Dataset items:
*** Block opens ***

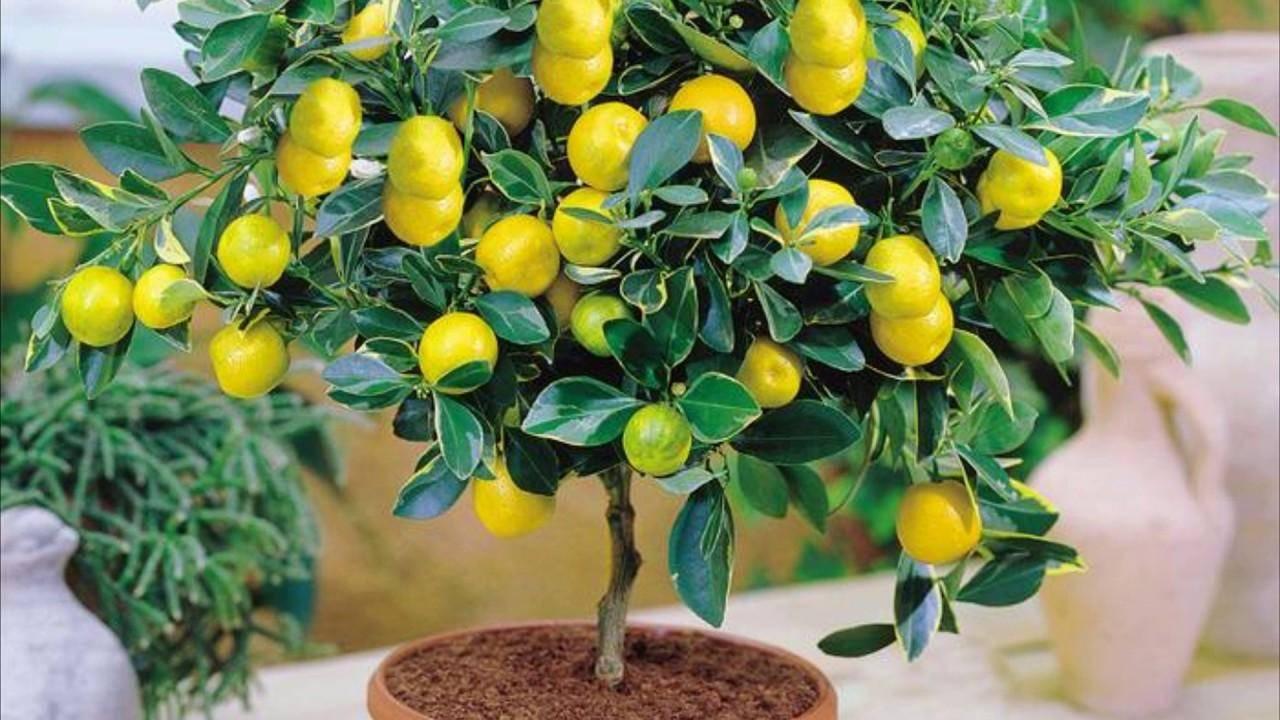 Можно ли пересаживать лимон во время цветения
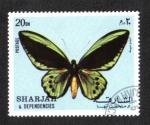 Sellos del Mundo : Asia : Emiratos_Árabes_Unidos : Mariposas, Ave de pájaro (Ornithoptera sp.)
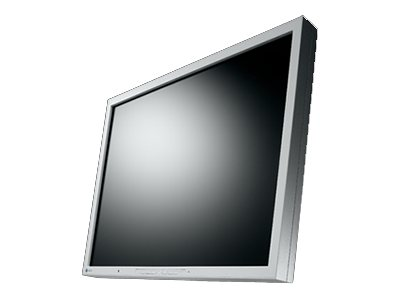 EIZO FlexScan 21 S2133-GY LED-Monitor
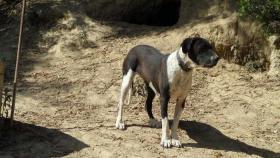 Foto 3 Labrador-Doggen-Mix Apache sucht ...
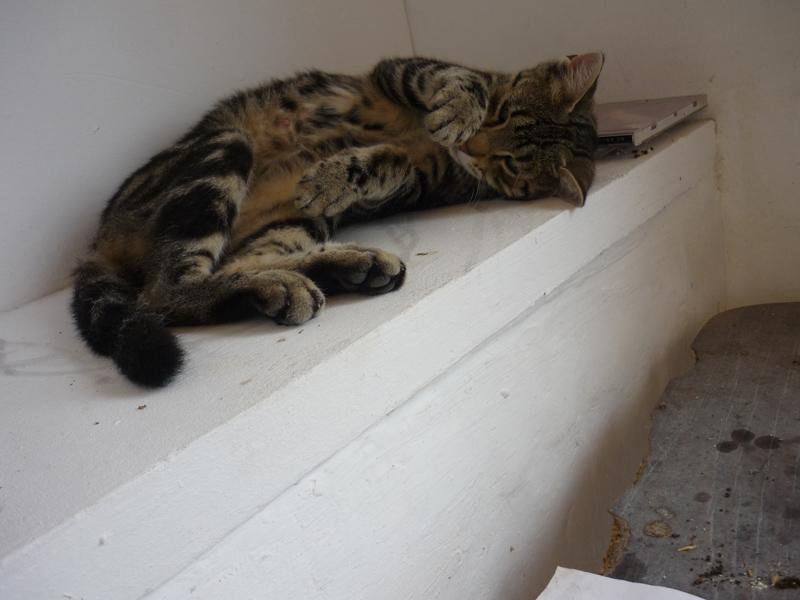 Katze chillt, Silja Korn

*** Block closes ***

■ EXERCISE REQUIREMENTS: Without including the pictures, return each record above exactly as it stands.

■ ANSWER FOR THIS EXERCISE:
 Можно ли пересаживать лимон во время цветения
 Sellos del Mundo : Asia : Emiratos_Árabes_Unidos : Mariposas, Ave de pájaro (Ornithoptera sp.)
 EIZO FlexScan 21 S2133-GY LED-Monitor
 Foto 3 Labrador-Doggen-Mix Apache sucht ...
 Katze chillt, Silja Korn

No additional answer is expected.